Engagement Programs – Your donation will allow us to expand the reach of our community engagement programs for special populations and audiences.
Programming Support – Your donation will enable us to expand our artistic vision with greater access to costuming, props, lighting, set design, sound design, lighting design, administrative fees, touring, marketing & promotional materials.
Staff Support – Your donation will sustain our behind-the-scenes efforts with wages for our growing team of collaborators.
A dynamic cultural sector is a catalyst for growth, attracting and retaining businesses and visitors. By supporting ShaLeigh Dance Works’ programming, you are supporting opportunities with meaningful and sustainable impact for both individuals and communities!
After three years of providing performances for the infamous and loved Reality Ministries Talent Show, we enjoyed offering community members two, week-long residencies of movement classes as a part of Summerfest. The four-day Summer Day Camps were open to anyone involved with Reality during the year and provided people of all abilities memorable, un-rushed, communal experiences. We were excited to offer ShaGA specially designed with diverse abilities and needs in mind.
ShaGa is a somatic movement practice that has developed over the course of 15 years. It is a synthesis of ShaLeigh Comerford’s lifelong movement research that first began with the discovery of Peter Levine’s somatic experiencing and her passion to create healing movement programs for special populations. Her thesis entitled The Power of Identity through Movement created embodiment curricula for individuals with physical disabilities, mental illness, and survivors of trauma. In collaboration with SDW Company dancers, we have designed programming that is accessible and experiential for individuals of all abilities. Using evocative ideas and imagery rooted in creative, somatic movement games, our program provides an improvisational playground that connects the body and the imagination.
Company members Abby Bradetich and Steven James leading class at Summerfest.
After a successful first offering of this new program, ShaLeigh Dance Works and the Reality Center are excited to announce their new partnership that will provide two weekly movement classes for teens and adults with developmental disabilities as a part of their Day Program this year!

EXERCISE GOAL:
Continue the passage about ShaLeigh Dance Works and its movement programs, starting after its final sentence.

DATASET:
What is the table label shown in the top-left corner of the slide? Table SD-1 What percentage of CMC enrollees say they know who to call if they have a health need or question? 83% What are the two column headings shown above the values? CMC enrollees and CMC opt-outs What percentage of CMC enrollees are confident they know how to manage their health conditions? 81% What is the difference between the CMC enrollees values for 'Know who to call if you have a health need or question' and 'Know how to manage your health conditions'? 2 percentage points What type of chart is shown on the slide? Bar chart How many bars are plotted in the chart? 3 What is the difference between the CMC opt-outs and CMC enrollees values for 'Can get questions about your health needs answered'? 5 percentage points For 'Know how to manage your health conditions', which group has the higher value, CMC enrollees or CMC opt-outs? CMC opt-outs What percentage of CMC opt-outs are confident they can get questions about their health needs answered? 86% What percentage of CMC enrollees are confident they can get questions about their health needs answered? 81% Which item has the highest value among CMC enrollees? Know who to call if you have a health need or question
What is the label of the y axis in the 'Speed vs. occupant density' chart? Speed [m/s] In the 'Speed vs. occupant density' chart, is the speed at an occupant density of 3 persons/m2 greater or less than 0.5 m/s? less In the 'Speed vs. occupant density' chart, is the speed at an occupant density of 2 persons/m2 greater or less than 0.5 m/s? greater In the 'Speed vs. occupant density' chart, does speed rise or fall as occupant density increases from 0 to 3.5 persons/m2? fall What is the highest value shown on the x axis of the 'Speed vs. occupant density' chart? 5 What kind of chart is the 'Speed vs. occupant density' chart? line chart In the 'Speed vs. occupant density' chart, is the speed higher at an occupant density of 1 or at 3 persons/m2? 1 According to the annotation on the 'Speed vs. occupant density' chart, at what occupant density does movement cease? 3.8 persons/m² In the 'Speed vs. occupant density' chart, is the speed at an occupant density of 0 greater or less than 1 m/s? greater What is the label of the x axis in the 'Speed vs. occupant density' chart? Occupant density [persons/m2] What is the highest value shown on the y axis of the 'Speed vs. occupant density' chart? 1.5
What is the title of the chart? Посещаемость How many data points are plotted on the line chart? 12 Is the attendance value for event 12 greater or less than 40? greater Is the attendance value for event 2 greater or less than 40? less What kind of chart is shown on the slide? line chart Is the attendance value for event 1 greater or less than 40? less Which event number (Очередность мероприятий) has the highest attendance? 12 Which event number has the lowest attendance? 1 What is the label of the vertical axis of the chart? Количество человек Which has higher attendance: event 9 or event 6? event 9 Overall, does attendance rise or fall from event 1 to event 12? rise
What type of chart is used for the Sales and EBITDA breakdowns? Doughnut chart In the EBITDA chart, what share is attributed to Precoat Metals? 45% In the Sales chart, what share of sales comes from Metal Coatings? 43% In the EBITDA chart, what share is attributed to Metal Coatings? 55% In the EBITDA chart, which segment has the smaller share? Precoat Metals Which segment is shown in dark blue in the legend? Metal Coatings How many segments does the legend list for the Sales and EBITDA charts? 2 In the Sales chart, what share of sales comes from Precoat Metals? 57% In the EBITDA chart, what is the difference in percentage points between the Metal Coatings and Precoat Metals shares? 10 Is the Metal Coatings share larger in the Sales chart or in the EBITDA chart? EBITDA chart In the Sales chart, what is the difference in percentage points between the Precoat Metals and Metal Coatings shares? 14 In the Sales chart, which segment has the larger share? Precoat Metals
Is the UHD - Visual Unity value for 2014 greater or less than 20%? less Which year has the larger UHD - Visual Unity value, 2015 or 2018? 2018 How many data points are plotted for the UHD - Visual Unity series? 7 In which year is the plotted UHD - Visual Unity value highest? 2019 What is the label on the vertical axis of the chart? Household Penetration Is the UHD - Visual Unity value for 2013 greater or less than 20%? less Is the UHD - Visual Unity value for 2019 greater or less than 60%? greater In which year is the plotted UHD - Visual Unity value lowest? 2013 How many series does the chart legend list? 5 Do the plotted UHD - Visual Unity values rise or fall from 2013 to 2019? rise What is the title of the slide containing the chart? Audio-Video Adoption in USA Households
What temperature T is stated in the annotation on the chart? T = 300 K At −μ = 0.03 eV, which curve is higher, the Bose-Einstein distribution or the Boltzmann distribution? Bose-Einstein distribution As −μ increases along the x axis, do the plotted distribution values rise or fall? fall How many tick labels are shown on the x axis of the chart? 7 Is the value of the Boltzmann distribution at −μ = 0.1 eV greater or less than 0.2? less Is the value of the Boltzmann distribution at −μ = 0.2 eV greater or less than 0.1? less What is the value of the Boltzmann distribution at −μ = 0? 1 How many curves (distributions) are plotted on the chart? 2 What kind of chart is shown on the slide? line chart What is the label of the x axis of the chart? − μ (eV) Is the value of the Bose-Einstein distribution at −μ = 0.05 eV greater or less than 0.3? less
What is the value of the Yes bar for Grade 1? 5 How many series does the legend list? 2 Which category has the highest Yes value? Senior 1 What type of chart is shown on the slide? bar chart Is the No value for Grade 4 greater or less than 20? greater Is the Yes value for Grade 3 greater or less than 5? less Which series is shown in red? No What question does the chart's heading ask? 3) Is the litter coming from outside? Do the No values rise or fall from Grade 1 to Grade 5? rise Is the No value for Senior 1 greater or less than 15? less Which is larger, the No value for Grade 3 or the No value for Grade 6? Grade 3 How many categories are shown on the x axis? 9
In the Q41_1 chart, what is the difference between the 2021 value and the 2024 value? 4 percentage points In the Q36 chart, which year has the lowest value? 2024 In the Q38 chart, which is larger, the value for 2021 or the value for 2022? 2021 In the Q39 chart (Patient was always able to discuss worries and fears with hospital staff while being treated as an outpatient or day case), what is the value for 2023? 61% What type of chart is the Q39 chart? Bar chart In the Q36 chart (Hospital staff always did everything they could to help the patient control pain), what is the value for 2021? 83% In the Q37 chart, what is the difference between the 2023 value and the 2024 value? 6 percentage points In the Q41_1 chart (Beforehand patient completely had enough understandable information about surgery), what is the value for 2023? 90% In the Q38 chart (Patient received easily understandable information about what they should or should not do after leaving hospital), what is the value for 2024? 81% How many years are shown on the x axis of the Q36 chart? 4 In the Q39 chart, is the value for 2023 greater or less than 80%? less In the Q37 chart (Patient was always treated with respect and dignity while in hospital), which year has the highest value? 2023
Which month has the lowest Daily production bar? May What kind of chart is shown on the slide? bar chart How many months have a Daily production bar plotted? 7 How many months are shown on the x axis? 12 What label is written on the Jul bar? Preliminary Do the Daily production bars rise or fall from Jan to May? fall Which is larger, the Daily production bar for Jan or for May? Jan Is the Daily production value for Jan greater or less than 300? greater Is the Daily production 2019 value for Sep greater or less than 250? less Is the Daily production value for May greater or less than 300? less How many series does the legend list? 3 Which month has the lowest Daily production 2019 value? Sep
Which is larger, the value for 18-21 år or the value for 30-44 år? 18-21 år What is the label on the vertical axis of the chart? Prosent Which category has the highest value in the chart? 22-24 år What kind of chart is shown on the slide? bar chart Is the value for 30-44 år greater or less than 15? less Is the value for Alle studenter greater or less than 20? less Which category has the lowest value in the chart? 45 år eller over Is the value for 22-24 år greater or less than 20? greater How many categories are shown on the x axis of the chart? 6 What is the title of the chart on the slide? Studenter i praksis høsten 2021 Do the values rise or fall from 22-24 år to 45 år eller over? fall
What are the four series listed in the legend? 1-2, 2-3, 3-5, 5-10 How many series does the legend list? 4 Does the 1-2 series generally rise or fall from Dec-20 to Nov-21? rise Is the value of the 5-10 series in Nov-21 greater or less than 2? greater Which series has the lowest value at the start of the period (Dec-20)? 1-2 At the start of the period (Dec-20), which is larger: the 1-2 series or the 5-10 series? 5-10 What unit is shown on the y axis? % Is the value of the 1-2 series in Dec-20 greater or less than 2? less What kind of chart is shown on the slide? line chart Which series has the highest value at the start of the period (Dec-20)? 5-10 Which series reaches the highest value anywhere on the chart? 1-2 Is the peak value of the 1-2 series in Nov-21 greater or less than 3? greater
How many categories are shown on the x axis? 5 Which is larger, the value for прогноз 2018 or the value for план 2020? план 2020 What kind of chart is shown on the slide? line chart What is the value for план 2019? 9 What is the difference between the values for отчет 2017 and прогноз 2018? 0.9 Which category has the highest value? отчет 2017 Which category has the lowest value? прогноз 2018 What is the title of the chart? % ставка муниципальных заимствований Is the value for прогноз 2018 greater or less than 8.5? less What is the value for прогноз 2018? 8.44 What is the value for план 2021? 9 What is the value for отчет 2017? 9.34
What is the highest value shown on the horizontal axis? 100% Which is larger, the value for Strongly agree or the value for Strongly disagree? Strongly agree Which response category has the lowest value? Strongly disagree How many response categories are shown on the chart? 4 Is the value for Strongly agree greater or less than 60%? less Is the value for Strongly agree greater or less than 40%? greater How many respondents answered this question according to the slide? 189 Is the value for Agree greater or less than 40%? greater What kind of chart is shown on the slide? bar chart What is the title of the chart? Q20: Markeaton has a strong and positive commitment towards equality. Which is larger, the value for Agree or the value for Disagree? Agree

OUTPUT FOR THIS EXERCISE:
ShaLeigh with her long-time student Janie Desmond and Marc Brew, the Artistic Director of Axis Dance Company.
ShaLeigh founded the first Mixed-ability dance program in her home town of Roanoke, VA in collaboration with The Roanoke Ballet Theatre in 2003 and decided to launch it again at The Durham Arts Council in 2004 after identifying the need for accessible dance programs. Her engagement work has continued to offer multiple performance opportunities each year that bring mixed-ability movers to professional stages in the Triangle. This summer, she was an invited speaker for a panel discussion with Axis Dance Company and Arts Access on making dance inclusive and welcoming to people with disabilities.
ABOUT:The Reality Center is a community-based non-profit that offers a variety of opportunities for participants to work, play, learn, and grow together. Our mission is to create opportunities for teens and adults with and without developmental disabilities to experience belonging and kinship. The Reality Center is a place with no margins where everyone is accepted, valued, and celebrated.
Anchorlight in Raleigh, NC presented a solo exhibition of new work by Alia El-Bermani. Through painting, drawing, and paper sculpture El-Bermani shared her current study of loss and resiliency. She allowed the grief experienced over the recent loss of her mother to flow into a more universal search for quiet meaning. The closing night of the exhibition, we were honored to perform a movement installation inspired by Alia’s work.
Photo by Slater Mapp
It was truly a unique experience to engage with each piece of art through a collaborative and intimate creation process with the artist herself. Alia walked us through each piece and shared the stage of grief that was expressed.
Photo by Slater Mapp
The dancers were given the task to embody the sensation of each emotion as the source of raw movement. Their task was to be experiential rather than decorative. Instead of telling the story of the painting, each dancer entered into it as a room, a time, and a place.
Alia and I scored the piece according to our chill bumps. We found resonant moments when the choreography could reveal a felt sense – where the subjective qualities described could transform into raw, direct experiencing of the body’s feeling within these specific experiences and memories. We wanted to allow expression to the emotions that were already inherently in the work and to make them visible in a way that was experienceable.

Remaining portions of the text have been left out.